DATA SEGMENT below:
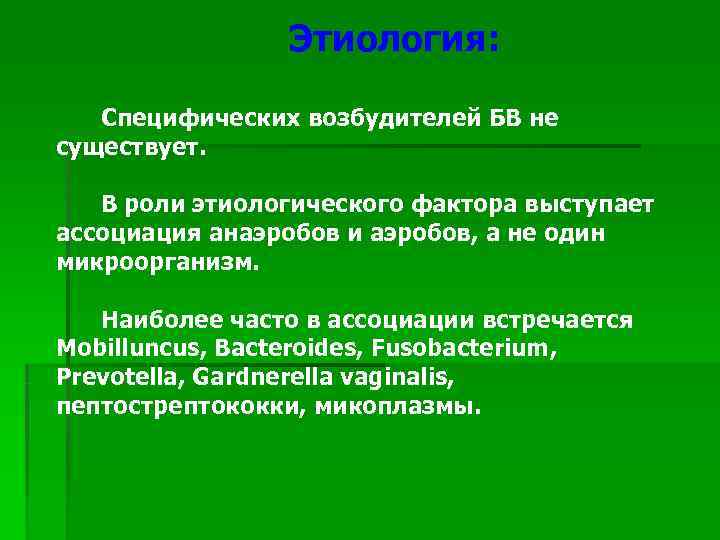 Этиология:

Специфических возбудителей БВ не существует.

В роли этиологического фактора выступает ассоциация анаэробов и аэробов, а не один микроорганизм.

Наиболее часто в ассоциации встречается Mobilluncus, Bacteroides, Fusobacterium, Prevotella, Gardnerella vaginalis, пептострептококки, микоплазмы.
End of DATA SEGMENT.
**PROBLEM DESCRIPTION**
Transcribe only what runs from the line with "В роли этиологического" to the last line above, keeping every line exactly as written.

**THE ANSWER**
В роли этиологического фактора выступает ассоциация анаэробов и аэробов, а не один микроорганизм.

Наиболее часто в ассоциации встречается Mobilluncus, Bacteroides, Fusobacterium, Prevotella, Gardnerella vaginalis, пептострептококки, микоплазмы.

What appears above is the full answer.